CASUAL BAR SOUNDS AND SMOOTH UNCHARTABLE MUSIC. A TELEVISION NEWS CHANNEL IS HEARD IN A MUFFLED TONE. SHOUT COUGHS LOUDLY. A DOOR IS SLOWLY OPENED. ERRATIC FOOTPRINTS FROM SILENCE INCREASE IN VOLUME.
S: Fuckin’ hell, you actually showed up. I’m surprised you aren’t hanging from the lampposts, coming back the way you did.
S: (Snarki) Nice to see you too. And it’s not bad in the city centre. Just a few stragglers on the main road. If you take the alleys on Jeffers Road, you don’t see a thing. It least it’s quiet here.
S: The way the news is banging on, you’d think every corner had barricades lined up. It looks like Les Misérables up there.
S: You really shouldn’t just watch the news. It’s sensationalist. They know you’re bored just knowing what’s going on. They just want you to feel.
S: Feel?
S: Scared, angry, hateful. You know, emotional.
S: So, you’re saying there aren’t big riots going on on the street out there?
S: I didn’t say that. I said they’re just finding the most violent things to film.
S: Well, if that’s the case, why are the journalists moaning about getting shot? They know what they’re in for, don’t they?
S: I suppose it’s the dangers of the job. Yeah, can I get a [LOW-ALCOHOL BEER SPONSOR], please?
S: (AFTER A PAUSE TO ACQUIRE BEVERAGES) So, how fucked are we?
S: Well, that’s a loaded question. How many beers did it take to ask that?
S: Well, it’s probably good to know, isn’t it?
S: Well, define it, then. What’s the limit? Not of the beers, either. The end of all hope?
S: You mean, how fucked is actually fucked to me?
S: Yeah. Is it martial law? A city suffers a nuclear holocaust? Total climate collapse that results in the happy few living in underground bunkers?
S: Wow, that’s a bit fucking bleak, isn’t it?
S: You asked. Anyway, if those are the hypothetical notches on the “human race extinction” scale, then we’re definitely crawling pathetically to the next level.
S: You know what I reckon?
S: I don’t until you tell me. And I never want to, frankly.
S: I reckon they know we’re fucked, and they’re just making things interesting.
S: They?
S: You know. The government. And the one percent.
S: Well, I’d like to think they’d have better things to do.
S: Why would they? They’ve got more money than anyone would ever need. But you can’t breathe money. You can’t bribe the sun and greenhouse gases. Might as well throw a few coals onto the fire while it burns.
S: I don’t like to think about what they’re doing. It never makes any sense. They live in a different world.
S: No, they don’t! They live in ours! Look at them, there. (SOUNDS OF A HAUGHTY RUCKUS ON TELEVISION) They’re acting like they’re solving a problem but they’re probably enjoying the chaos.

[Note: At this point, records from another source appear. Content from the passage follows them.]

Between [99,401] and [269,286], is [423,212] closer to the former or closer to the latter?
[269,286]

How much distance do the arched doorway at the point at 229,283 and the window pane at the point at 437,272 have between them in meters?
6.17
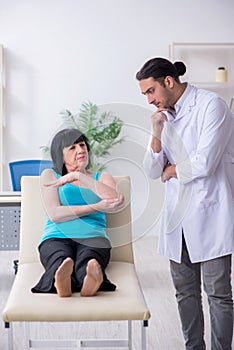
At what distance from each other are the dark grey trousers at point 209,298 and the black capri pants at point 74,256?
278 millimetres

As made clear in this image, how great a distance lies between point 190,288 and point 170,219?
0.28 m

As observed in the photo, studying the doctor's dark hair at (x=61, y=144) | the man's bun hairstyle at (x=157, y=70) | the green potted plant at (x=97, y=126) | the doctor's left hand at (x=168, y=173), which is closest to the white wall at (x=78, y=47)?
the green potted plant at (x=97, y=126)

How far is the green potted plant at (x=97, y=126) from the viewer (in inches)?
233

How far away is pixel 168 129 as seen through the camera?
2.65m

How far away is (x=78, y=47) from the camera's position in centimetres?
609

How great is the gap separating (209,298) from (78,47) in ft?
12.5

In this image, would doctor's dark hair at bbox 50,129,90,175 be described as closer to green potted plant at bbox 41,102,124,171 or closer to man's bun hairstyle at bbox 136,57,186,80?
man's bun hairstyle at bbox 136,57,186,80

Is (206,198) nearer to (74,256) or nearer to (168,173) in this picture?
(168,173)

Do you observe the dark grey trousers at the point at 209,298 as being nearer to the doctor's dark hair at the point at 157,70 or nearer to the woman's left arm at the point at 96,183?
the woman's left arm at the point at 96,183

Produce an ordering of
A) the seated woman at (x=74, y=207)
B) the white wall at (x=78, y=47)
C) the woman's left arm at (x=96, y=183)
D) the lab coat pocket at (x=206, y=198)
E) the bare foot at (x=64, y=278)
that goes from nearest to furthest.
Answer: the bare foot at (x=64, y=278) → the lab coat pocket at (x=206, y=198) → the seated woman at (x=74, y=207) → the woman's left arm at (x=96, y=183) → the white wall at (x=78, y=47)

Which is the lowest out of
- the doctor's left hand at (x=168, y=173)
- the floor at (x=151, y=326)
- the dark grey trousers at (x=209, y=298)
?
the floor at (x=151, y=326)

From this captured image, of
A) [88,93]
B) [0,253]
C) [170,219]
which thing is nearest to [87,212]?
[170,219]

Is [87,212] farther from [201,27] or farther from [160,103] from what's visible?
[201,27]

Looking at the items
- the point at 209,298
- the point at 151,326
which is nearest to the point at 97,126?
the point at 151,326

S: They’re the opposition, not the government.
S: Exactly! They’re probably in on it!
S: And yet they’re arresting each other and threatening each other’s careers.

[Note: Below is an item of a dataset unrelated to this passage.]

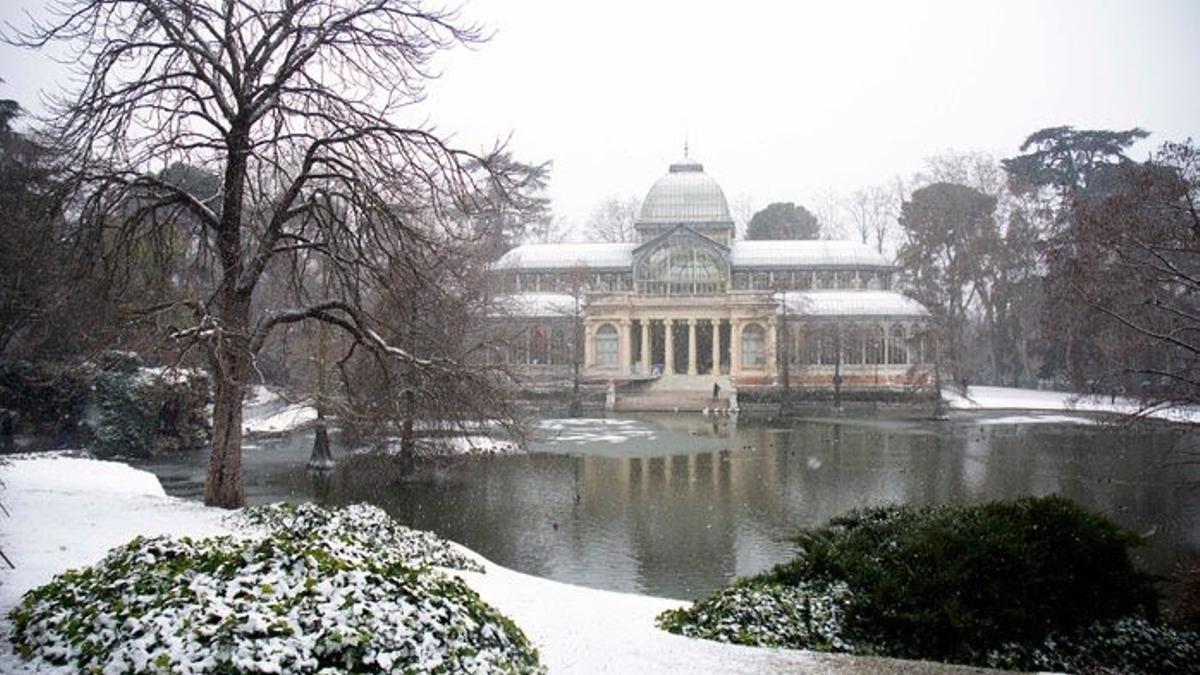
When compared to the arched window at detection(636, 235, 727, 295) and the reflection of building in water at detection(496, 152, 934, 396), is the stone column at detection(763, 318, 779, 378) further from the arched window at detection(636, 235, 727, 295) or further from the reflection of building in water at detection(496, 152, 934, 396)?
the arched window at detection(636, 235, 727, 295)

S: Name a politician that actually loses their career these days. Short of getting a bullet-shaped pink slip.
S: (AFTER A CALCULATED PAUSE, AS THE TELEVISION SWITCHES TO SPORT NEWS) Do you think we’ve seen the worst of it now?

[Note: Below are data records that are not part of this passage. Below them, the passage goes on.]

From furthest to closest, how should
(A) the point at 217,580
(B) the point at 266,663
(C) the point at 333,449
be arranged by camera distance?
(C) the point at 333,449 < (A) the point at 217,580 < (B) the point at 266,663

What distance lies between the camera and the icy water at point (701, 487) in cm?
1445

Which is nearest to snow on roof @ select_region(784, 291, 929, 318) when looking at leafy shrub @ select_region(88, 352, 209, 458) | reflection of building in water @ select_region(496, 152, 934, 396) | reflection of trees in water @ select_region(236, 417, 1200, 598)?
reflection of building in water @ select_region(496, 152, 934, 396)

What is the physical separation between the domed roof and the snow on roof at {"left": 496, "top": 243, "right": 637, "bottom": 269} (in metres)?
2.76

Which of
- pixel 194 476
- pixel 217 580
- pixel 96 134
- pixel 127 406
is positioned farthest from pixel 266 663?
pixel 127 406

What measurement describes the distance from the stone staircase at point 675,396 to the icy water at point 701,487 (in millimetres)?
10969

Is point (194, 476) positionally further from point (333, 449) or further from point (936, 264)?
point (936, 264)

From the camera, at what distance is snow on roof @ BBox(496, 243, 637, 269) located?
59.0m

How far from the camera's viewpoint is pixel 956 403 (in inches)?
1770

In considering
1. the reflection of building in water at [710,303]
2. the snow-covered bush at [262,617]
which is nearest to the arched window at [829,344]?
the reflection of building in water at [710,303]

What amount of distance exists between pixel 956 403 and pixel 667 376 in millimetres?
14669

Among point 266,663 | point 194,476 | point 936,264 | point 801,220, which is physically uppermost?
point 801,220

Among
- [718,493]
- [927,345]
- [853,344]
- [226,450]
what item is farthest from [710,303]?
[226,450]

S: For now, yeah. Doubt it’ll be the last one, of course.
S: We better just do what we can here.
S: To make sure we’re ready for when it comes?
S: Or to make sure it doesn’t happen here? After all, we’re not thinking like they are. That violence is the answer.
S: Aye, let’s keep thinking that, then. After all, what else can you do?